What can be done to tackle racism?
There are a couple young drivers at Freehold who have made meteoric progress to get into the bike. How did that happen? Family relationships. A problem is African Americans lack that entry into the game, and that’s a key pathway throughout the history of the sport. George and Montrell Teague are examples. Racism is subtle of course, although some find it hard to hide. Subtle? When the judges are looking to fill in drivers. Montrell, a multi-Breeders Crown stakes winning driver, whose dad George’s training record speaks for itself, hardly ever gets a call for that open driver’s slot. Yogi Sheridan’s route was different from mine, I bought a horse to complete my drives. There was one trainer I asked if I could take a qualifier, and he all but said a N***** would never get on a horse of his. A lot goes into a decision to list a driver, but Montrell’s lack of drives at the Meadowlands is both astonishing and revealing. At Dover Downs’ current meet through Feb. 18, Montrell Teague is fourth in driver standings behind Tetrick, Callahan, and Alan Davis. What can done, the article asks. For one, there’s a significant African American interest in and passion for harness racing in Mississippi. Black drivers and trainers from Mississippi have competitively raced in Indiana and Illinois as trainers and drivers, others have sold racing stock for good money. At Hawthorne last year, I think a race went where there was a black driver or trainer for every horse. If it’s a goal to tackle racism, maybe the USTA can start by sponsoring selected fairs in Mississippi, and perhaps linking promising drivers and trainers with mentors in the north. Obviously, these guys have never had access or opportunity like those young drivers at Freehold. And racing judges, take discretion and list accomplished drivers such as Montrell. Who knows? He could likely hit the wire first as his past drives have shown he can.

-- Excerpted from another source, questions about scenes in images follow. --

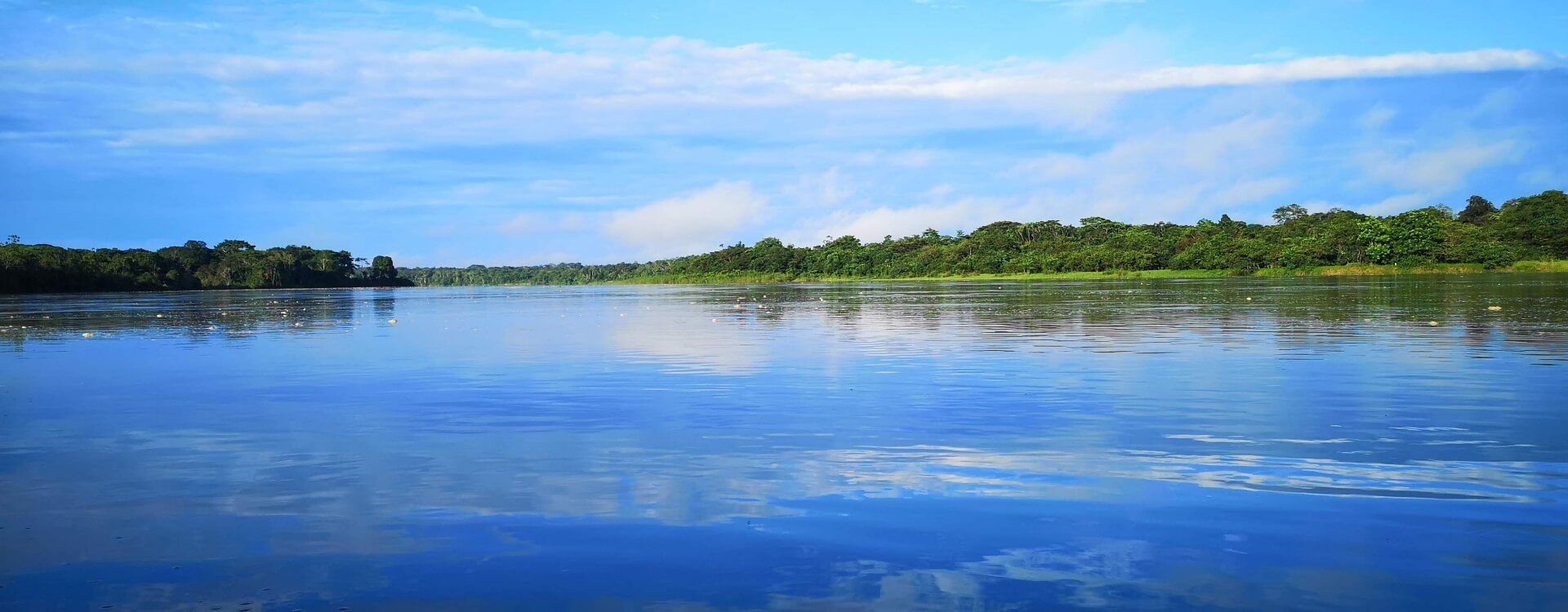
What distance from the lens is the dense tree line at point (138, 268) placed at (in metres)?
123

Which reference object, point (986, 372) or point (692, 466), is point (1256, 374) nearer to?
point (986, 372)

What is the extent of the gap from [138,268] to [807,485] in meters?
168

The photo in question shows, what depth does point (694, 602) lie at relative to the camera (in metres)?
5.79

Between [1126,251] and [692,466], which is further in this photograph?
[1126,251]

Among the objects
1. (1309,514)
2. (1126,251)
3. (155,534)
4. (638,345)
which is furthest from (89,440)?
(1126,251)

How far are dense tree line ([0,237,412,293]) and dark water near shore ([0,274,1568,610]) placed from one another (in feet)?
415

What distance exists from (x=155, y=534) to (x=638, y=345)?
17.5 m

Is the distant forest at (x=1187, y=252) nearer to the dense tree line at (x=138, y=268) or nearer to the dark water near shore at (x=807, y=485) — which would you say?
the dense tree line at (x=138, y=268)

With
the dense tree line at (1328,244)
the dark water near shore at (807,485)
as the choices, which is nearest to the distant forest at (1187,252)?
the dense tree line at (1328,244)

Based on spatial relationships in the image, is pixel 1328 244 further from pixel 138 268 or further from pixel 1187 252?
pixel 138 268

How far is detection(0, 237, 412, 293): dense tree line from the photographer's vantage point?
123m

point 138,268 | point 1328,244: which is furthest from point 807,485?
point 138,268

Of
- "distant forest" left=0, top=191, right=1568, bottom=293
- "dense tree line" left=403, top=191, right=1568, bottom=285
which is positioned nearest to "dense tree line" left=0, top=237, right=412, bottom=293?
"distant forest" left=0, top=191, right=1568, bottom=293

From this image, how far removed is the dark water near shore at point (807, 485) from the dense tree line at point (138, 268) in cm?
12642
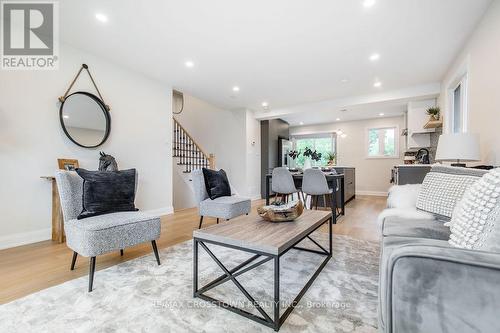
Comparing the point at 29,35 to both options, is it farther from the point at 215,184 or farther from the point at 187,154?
the point at 187,154

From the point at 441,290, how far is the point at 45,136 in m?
3.91

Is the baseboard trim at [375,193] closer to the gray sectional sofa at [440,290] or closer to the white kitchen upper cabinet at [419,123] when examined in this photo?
the white kitchen upper cabinet at [419,123]

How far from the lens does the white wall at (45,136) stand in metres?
2.61

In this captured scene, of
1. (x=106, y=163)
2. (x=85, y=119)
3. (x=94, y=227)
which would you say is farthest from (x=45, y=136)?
(x=94, y=227)

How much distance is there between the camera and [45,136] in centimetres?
288

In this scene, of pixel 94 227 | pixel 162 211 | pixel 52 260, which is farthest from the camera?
pixel 162 211

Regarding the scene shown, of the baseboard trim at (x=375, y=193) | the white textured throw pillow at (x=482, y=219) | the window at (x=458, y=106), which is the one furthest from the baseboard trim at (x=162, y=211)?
the baseboard trim at (x=375, y=193)

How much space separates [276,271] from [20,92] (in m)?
3.50

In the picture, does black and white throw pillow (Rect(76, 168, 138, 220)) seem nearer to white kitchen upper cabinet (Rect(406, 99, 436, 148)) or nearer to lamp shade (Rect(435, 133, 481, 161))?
lamp shade (Rect(435, 133, 481, 161))

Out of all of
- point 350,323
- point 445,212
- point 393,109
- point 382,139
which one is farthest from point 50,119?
point 382,139

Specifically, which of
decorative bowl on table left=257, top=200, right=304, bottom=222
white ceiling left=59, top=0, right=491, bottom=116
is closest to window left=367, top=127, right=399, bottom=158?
white ceiling left=59, top=0, right=491, bottom=116

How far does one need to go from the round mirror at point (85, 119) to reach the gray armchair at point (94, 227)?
4.89 feet

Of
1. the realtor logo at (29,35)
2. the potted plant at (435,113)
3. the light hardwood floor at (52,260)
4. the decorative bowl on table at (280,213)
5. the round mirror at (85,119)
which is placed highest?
the realtor logo at (29,35)

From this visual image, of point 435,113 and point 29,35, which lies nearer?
point 29,35
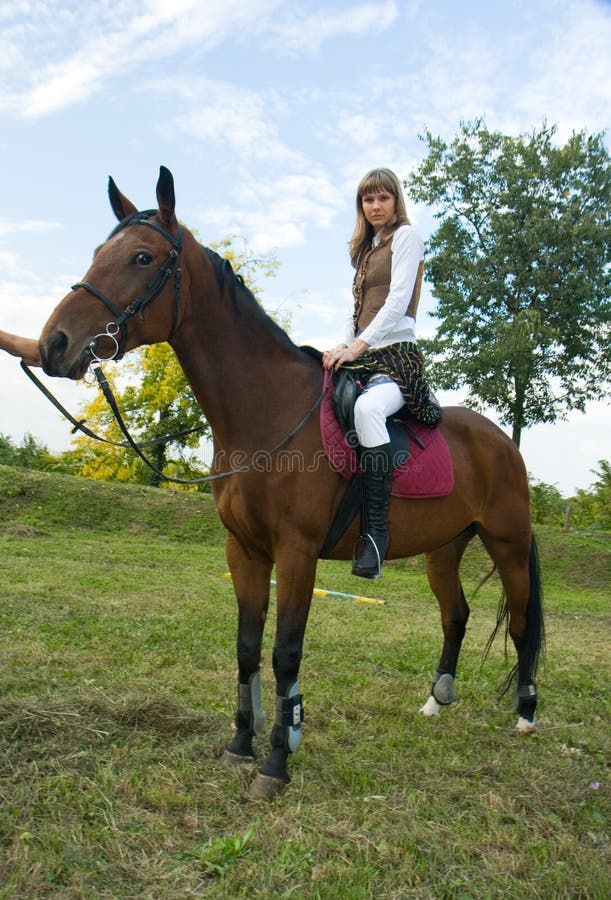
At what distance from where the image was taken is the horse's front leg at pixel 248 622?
3895mm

— Vincent Lee / Chicago, IL
Let’s start by putting George Teague in the Hall of Fame
Very nice article by Debbie Little calling attention to the diminished participation of African American horsemen in harness racing (full story here). A good place for the industry to start to address this would be to induct George Teague, Jr. in the Harness Racing Hall of Fame. In the last 20 years, no trainer or owner has had any more success than George has had. He has owned and trained two different Horses of the Year and many other division leaders. It is time for the Hall of Fame, USHWW and the entire industry to recognize all of George’s wonderful accomplishments as a trainer and owner, he is most certainly worthy of induction in the Hall of Fame.
— Sal DiMario / Dover, DE
Trey Nosrac’s Idea to change your life
I enjoyed reading Mr. Nosrac’s article on looking for a pot of gold at the end of a rainbow (full story here). However, it is utter nonsense. The rumor that his forefathers came to Ellis Island after a hot day at the track seems highly unlikely. Even if true it fails as a philosophy for others to follow. Yes, I do see people standing in line to waste their hard-earned money playing Mega Millions at the supermarket. Money that could be better used buying groceries. Playing horses is a fun pastime for millions. Most of these people put in time and effort to try and stay on the plus side of the ledger. Those who look for a life changing “big score” at the track are simply tossing their money in the garbage can. The gigantic RAINBOW PICK 6 scores usually are cashed by syndicates of wealthy bettors playing multiple tickets. Rarely, does Joe Nosrac win a couple million by playing $12 on a wild exotic bet. My father’s family came into Ellis Island in 1920. They had to bunk in the bottom of the ship back then. I don’t think they paid a vast amount to come to America at that time. My grandfather was a barber. I doubt he played the ponies.